Input records start

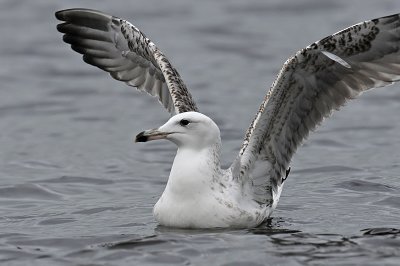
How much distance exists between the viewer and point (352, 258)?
10.2 metres

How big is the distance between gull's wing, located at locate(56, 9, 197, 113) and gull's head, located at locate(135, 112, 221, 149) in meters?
2.25

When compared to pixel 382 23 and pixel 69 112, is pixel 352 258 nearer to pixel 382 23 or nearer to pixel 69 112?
pixel 382 23

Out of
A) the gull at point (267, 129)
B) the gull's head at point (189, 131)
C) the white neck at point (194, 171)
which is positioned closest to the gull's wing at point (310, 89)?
the gull at point (267, 129)

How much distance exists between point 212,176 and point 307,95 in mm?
1428

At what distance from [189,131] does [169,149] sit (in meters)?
5.38

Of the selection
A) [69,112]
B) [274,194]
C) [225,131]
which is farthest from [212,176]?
[69,112]

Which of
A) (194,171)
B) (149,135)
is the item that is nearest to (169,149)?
(194,171)

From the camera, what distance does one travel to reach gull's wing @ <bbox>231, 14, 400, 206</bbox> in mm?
11656

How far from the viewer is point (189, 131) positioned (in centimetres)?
1149

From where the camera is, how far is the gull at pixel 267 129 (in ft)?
37.1

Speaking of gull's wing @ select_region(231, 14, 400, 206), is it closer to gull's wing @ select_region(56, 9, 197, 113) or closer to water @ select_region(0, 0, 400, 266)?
water @ select_region(0, 0, 400, 266)

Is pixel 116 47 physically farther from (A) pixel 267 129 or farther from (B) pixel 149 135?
(B) pixel 149 135

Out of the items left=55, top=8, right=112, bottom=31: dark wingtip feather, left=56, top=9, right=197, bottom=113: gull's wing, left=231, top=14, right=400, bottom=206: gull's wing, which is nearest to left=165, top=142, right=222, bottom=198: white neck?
Result: left=231, top=14, right=400, bottom=206: gull's wing

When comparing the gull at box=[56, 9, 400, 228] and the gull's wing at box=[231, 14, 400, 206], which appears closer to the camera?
the gull at box=[56, 9, 400, 228]
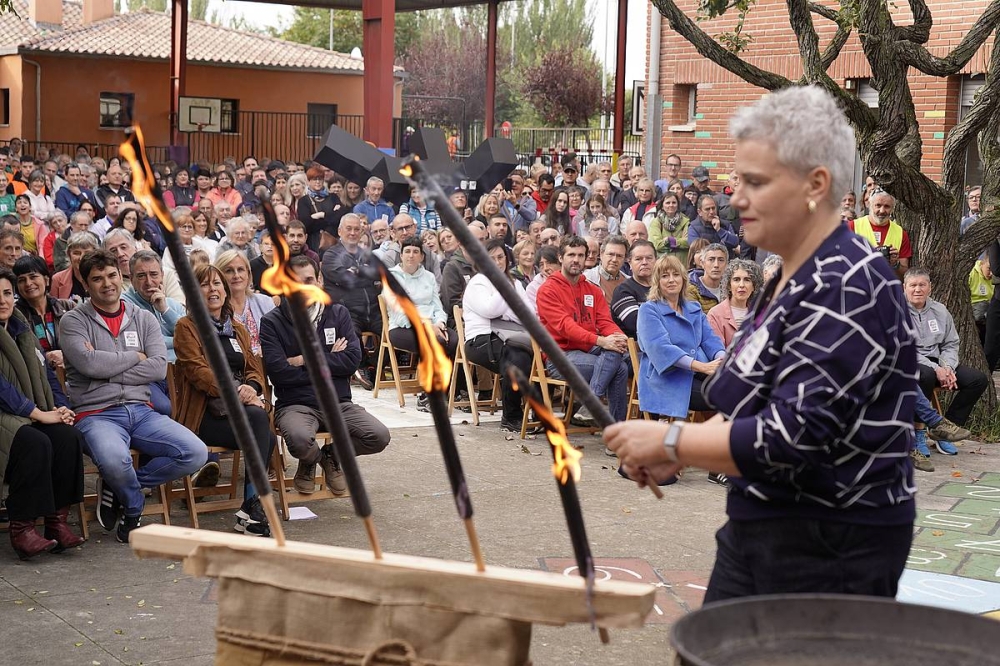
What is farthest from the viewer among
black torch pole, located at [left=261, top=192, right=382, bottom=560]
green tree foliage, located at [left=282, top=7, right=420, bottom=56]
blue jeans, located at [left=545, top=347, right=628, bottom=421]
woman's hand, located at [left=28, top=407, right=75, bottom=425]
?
green tree foliage, located at [left=282, top=7, right=420, bottom=56]

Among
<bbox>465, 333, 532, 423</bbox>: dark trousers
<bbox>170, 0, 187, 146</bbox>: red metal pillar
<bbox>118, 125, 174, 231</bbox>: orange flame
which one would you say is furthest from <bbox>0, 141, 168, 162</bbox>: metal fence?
<bbox>118, 125, 174, 231</bbox>: orange flame

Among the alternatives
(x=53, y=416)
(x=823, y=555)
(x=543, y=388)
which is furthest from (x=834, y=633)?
(x=543, y=388)

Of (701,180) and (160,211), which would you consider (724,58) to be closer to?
(701,180)

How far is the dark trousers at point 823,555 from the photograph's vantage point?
2.58 meters

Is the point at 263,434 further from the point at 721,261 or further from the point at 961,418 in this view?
the point at 961,418

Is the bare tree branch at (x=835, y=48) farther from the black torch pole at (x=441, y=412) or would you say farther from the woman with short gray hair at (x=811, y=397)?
the black torch pole at (x=441, y=412)

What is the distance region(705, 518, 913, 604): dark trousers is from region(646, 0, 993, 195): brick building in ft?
49.1

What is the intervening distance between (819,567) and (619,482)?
5.61 m

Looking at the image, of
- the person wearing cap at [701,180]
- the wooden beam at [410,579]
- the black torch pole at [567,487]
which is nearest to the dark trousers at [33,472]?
the wooden beam at [410,579]

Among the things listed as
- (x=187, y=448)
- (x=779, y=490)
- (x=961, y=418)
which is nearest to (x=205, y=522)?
(x=187, y=448)

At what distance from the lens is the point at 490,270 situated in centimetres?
268

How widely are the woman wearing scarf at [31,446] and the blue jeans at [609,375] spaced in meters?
4.01

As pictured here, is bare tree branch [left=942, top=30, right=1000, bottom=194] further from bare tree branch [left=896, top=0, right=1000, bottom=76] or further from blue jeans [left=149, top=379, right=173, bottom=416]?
blue jeans [left=149, top=379, right=173, bottom=416]

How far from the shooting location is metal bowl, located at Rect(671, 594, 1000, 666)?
2.27 meters
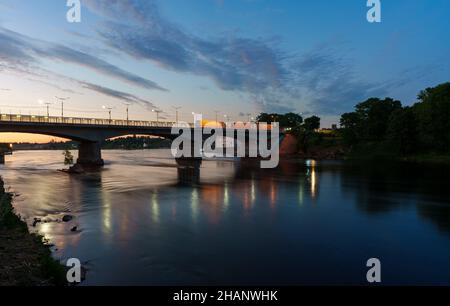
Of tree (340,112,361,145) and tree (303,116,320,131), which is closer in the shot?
tree (340,112,361,145)

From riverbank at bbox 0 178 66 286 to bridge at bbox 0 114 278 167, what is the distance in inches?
2393

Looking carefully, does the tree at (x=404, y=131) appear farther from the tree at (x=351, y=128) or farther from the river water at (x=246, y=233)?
the river water at (x=246, y=233)

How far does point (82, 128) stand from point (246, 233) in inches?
2690

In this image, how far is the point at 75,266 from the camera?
16625mm

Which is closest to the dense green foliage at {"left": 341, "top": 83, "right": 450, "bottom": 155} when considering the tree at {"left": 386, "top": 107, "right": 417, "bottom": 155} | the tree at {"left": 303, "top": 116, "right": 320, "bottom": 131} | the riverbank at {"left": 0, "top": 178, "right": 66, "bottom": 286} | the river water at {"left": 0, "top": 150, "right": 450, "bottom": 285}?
the tree at {"left": 386, "top": 107, "right": 417, "bottom": 155}

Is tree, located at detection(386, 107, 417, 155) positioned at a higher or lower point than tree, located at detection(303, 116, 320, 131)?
lower

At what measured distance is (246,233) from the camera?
83.5ft

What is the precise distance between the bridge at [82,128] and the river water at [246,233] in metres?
31.0

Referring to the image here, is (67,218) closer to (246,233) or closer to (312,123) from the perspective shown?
(246,233)

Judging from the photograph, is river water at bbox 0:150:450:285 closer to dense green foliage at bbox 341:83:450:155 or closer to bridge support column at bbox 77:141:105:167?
bridge support column at bbox 77:141:105:167

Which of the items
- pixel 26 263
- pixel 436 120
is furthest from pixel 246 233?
pixel 436 120

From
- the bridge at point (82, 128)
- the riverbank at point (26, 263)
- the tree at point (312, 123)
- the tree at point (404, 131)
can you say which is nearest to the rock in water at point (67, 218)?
the riverbank at point (26, 263)

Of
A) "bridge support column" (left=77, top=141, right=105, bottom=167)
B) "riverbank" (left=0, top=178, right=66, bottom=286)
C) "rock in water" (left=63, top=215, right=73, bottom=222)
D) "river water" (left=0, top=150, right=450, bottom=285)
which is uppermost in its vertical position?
"bridge support column" (left=77, top=141, right=105, bottom=167)

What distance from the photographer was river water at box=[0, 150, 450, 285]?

Input records end

* **Given instruction**:
Copy the material above in full and exactly, skipping pictures.

* **Exercise answer**:
How much distance exists between the viewer and point (352, 258)?
10.2 metres

How big is the distance between gull's wing, located at locate(56, 9, 197, 113) and gull's head, located at locate(135, 112, 221, 149) in meters?
2.25

When compared to pixel 382 23 and pixel 69 112, is pixel 352 258 nearer to pixel 382 23 or nearer to pixel 69 112?
pixel 382 23

Out of
A) the gull at point (267, 129)
B) the gull's head at point (189, 131)
C) the white neck at point (194, 171)
which is positioned closest to the gull's wing at point (310, 89)?
the gull at point (267, 129)

How much distance exists between point 212,176 and point 307,95 in mm?
1428

At what distance from [189,131] does [169,149] sit (in meters)?
5.38

Of the selection
A) [69,112]
B) [274,194]
C) [225,131]
which is farthest from [212,176]?
[69,112]

Which of
A) (194,171)
B) (149,135)
is the item that is nearest to (169,149)?
(194,171)

From the camera, what distance does one travel to reach gull's wing @ <bbox>231, 14, 400, 206</bbox> in mm?
11656

How far from the viewer is point (189, 131) positioned (in centimetres)?
1149

From where the camera is, how far is the gull at pixel 267 129 (in ft)?
37.1

Speaking of gull's wing @ select_region(231, 14, 400, 206), is it closer to gull's wing @ select_region(56, 9, 197, 113) or closer to water @ select_region(0, 0, 400, 266)?
water @ select_region(0, 0, 400, 266)

Is pixel 116 47 physically farther from (A) pixel 267 129 or farther from (B) pixel 149 135?
(B) pixel 149 135

Out of the items left=55, top=8, right=112, bottom=31: dark wingtip feather, left=56, top=9, right=197, bottom=113: gull's wing, left=231, top=14, right=400, bottom=206: gull's wing, which is nearest to left=165, top=142, right=222, bottom=198: white neck?
Result: left=231, top=14, right=400, bottom=206: gull's wing

When comparing the gull at box=[56, 9, 400, 228] and the gull's wing at box=[231, 14, 400, 206], which appears closer to the camera?
the gull at box=[56, 9, 400, 228]
What is farthest from the viewer among
black torch pole, located at [left=261, top=192, right=382, bottom=560]
green tree foliage, located at [left=282, top=7, right=420, bottom=56]
blue jeans, located at [left=545, top=347, right=628, bottom=421]
woman's hand, located at [left=28, top=407, right=75, bottom=425]
?
green tree foliage, located at [left=282, top=7, right=420, bottom=56]

Among
<bbox>465, 333, 532, 423</bbox>: dark trousers
<bbox>170, 0, 187, 146</bbox>: red metal pillar
<bbox>118, 125, 174, 231</bbox>: orange flame
which one would you say is furthest from <bbox>0, 141, 168, 162</bbox>: metal fence?
<bbox>118, 125, 174, 231</bbox>: orange flame

Among the alternatives
(x=53, y=416)
(x=823, y=555)
(x=543, y=388)
which is furthest from (x=834, y=633)?
(x=543, y=388)

Of (701,180) and (160,211), which would you consider (724,58) to be closer to?
(701,180)

How far is the dark trousers at point 823,555 from the photograph's vantage point?
2.58 meters

Is the point at 263,434 further from the point at 721,261 or further from the point at 961,418 in this view?
the point at 961,418

Is the bare tree branch at (x=835, y=48) farther from the black torch pole at (x=441, y=412) or would you say farther from the woman with short gray hair at (x=811, y=397)?
the black torch pole at (x=441, y=412)

What is the distance region(705, 518, 913, 604): dark trousers is from region(646, 0, 993, 195): brick building in ft?
49.1

What is the intervening distance between (819,567) and (619,482)?
5.61 m

Looking at the image, of
- the person wearing cap at [701,180]
- the wooden beam at [410,579]
- the black torch pole at [567,487]
which is nearest to the dark trousers at [33,472]?
the wooden beam at [410,579]

Among the things listed as
- (x=187, y=448)
- (x=779, y=490)
- (x=961, y=418)
which is nearest to (x=205, y=522)?
(x=187, y=448)

At what distance from the lens is the point at 490,270 situated in centimetres?
268

How widely are the woman wearing scarf at [31,446] and the blue jeans at [609,375] spaced in meters?
4.01

As pictured here, is bare tree branch [left=942, top=30, right=1000, bottom=194] further from bare tree branch [left=896, top=0, right=1000, bottom=76] or further from blue jeans [left=149, top=379, right=173, bottom=416]?
blue jeans [left=149, top=379, right=173, bottom=416]

How far from the shooting location is metal bowl, located at Rect(671, 594, 1000, 666)?
2.27 meters
Of tree (340,112,361,145) and tree (303,116,320,131), which is closer in the shot?
tree (340,112,361,145)

From riverbank at bbox 0 178 66 286 to bridge at bbox 0 114 278 167, what is the distance in inches?
2393

Looking carefully, does the tree at (x=404, y=131) appear farther from the tree at (x=351, y=128) or farther from the river water at (x=246, y=233)?
the river water at (x=246, y=233)

How far does point (82, 128) stand from point (246, 233) in inches?
2690

In this image, how far is the point at 75,266 from the camera?
16625mm

Which is closest to the dense green foliage at {"left": 341, "top": 83, "right": 450, "bottom": 155} when considering the tree at {"left": 386, "top": 107, "right": 417, "bottom": 155} | the tree at {"left": 303, "top": 116, "right": 320, "bottom": 131} | the riverbank at {"left": 0, "top": 178, "right": 66, "bottom": 286} | the river water at {"left": 0, "top": 150, "right": 450, "bottom": 285}?
the tree at {"left": 386, "top": 107, "right": 417, "bottom": 155}

Is tree, located at detection(386, 107, 417, 155) positioned at a higher or lower point than tree, located at detection(303, 116, 320, 131)?
lower

At what measured distance is (246,233) from the camera?
83.5ft

What is the precise distance between the bridge at [82,128] and the river water at [246,233] in metres?
31.0

Referring to the image here, is (67,218) closer to (246,233) or closer to (312,123) from the perspective shown?
(246,233)

Judging from the photograph, is river water at bbox 0:150:450:285 closer to dense green foliage at bbox 341:83:450:155 or closer to bridge support column at bbox 77:141:105:167?
bridge support column at bbox 77:141:105:167

Which of the items
- pixel 26 263
- pixel 436 120
is furthest from pixel 246 233?
pixel 436 120

From
- the bridge at point (82, 128)
- the riverbank at point (26, 263)
- the tree at point (312, 123)
- the tree at point (404, 131)
can you say which is nearest to the rock in water at point (67, 218)?
the riverbank at point (26, 263)

Of
A) "bridge support column" (left=77, top=141, right=105, bottom=167)
B) "riverbank" (left=0, top=178, right=66, bottom=286)
C) "rock in water" (left=63, top=215, right=73, bottom=222)
D) "river water" (left=0, top=150, right=450, bottom=285)
which is uppermost in its vertical position?
"bridge support column" (left=77, top=141, right=105, bottom=167)

What distance from the photographer was river water at box=[0, 150, 450, 285]?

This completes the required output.